Humanity’s Place in the Universe

An important trend throughout history is the overturning of our beliefs about humanity’s central position in the universe. We now know that the Earth, the Sun, and the Milky Way are not the center of the universe. We have learned that Homo sapiens evolved from the same genetic heritage as all life on the Earth. We have also learned that specific aspects of intelligence long held as the sole domain of humans are in fact present in other animal species, such as self recognition, the manufacture and use of tools, communication through language, social organizations, and comprehension and memory storage of vocabulary words (most recently discovered in dogs).

Many people find this trend threatening. For some reason, they feel that it is necessary for humans to be uniquely separate from everything else in the universe. If one must insist on the superiority of Homo sapiens, then one should do so while remembering that our position is by accident rather than divine decree.
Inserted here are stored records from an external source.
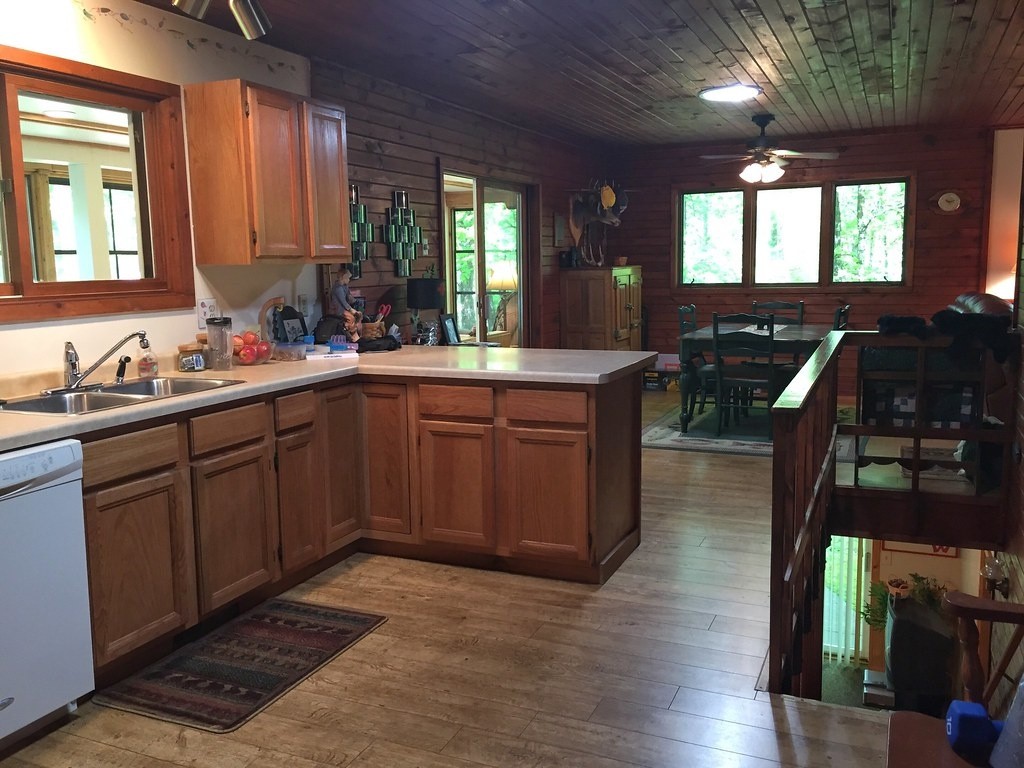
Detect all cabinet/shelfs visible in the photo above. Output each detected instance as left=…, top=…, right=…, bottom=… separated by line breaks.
left=84, top=381, right=360, bottom=663
left=360, top=370, right=641, bottom=586
left=184, top=79, right=353, bottom=266
left=560, top=267, right=642, bottom=351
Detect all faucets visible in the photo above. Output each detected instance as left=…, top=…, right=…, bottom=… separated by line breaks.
left=112, top=355, right=132, bottom=385
left=63, top=330, right=150, bottom=390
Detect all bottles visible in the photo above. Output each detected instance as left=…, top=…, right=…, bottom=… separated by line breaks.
left=304, top=336, right=315, bottom=352
left=137, top=346, right=158, bottom=377
left=178, top=333, right=213, bottom=372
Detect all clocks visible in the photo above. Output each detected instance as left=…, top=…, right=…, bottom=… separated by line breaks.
left=937, top=192, right=961, bottom=212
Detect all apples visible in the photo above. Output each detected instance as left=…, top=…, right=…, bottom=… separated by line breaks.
left=232, top=330, right=272, bottom=364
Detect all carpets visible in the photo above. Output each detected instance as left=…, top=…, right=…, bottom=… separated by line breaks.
left=642, top=398, right=870, bottom=465
left=91, top=598, right=387, bottom=735
left=901, top=446, right=966, bottom=481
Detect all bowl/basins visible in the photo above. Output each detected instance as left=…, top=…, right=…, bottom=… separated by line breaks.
left=274, top=342, right=307, bottom=361
left=232, top=343, right=276, bottom=365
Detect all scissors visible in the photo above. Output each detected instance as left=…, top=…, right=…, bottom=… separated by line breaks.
left=375, top=303, right=392, bottom=321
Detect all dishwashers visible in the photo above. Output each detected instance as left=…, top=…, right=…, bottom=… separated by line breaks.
left=0, top=439, right=95, bottom=739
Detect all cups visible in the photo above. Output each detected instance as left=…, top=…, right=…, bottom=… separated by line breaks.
left=206, top=318, right=232, bottom=371
left=362, top=321, right=386, bottom=340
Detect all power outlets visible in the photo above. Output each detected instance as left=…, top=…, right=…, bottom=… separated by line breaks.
left=299, top=294, right=308, bottom=315
left=199, top=299, right=219, bottom=328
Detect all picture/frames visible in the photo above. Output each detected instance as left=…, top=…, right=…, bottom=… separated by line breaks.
left=278, top=313, right=307, bottom=342
left=439, top=314, right=461, bottom=344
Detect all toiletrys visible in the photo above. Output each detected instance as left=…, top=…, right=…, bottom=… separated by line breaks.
left=137, top=346, right=159, bottom=378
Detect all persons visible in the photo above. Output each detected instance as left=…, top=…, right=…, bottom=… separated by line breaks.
left=329, top=268, right=361, bottom=340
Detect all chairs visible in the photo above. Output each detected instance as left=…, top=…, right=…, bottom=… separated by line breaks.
left=677, top=301, right=852, bottom=439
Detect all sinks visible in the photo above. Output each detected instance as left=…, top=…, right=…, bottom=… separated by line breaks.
left=74, top=376, right=247, bottom=398
left=0, top=392, right=149, bottom=417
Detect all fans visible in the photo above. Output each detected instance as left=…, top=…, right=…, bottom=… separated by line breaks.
left=702, top=114, right=839, bottom=164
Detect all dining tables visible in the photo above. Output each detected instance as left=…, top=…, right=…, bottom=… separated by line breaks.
left=679, top=320, right=847, bottom=433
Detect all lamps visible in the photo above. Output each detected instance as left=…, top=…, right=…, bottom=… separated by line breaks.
left=986, top=562, right=1009, bottom=598
left=739, top=158, right=786, bottom=184
left=408, top=279, right=446, bottom=345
There are other beliefs at work that have been or soon will be overturned, including the belief that in the entire universe life only developed on the Earth, that complexity requires intelligent intervention, that self-replication of machines is not possible, and that machines cannot be built to think as humans do.

A recent simulation supports the feasibility of self-replicating machines while new research has found that the human brain appears to follow almost exactly the laws of artificial intelligence. All of this shakes our core beliefs in what it means to be human, intelligent, and individual. The truth does not bend to our beliefs, but falls to our ability to discovery it through logic and science. In all current debate regarding science and technology, the argument can be reduced to the following: do we remain ignorant and find bliss in our beliefs, or do we learn and suffer for that knowledge. The parable of Adam and Eve suggests that we will always take a bite out of the apple because the delusions of paradise are simply too horrible to ignore.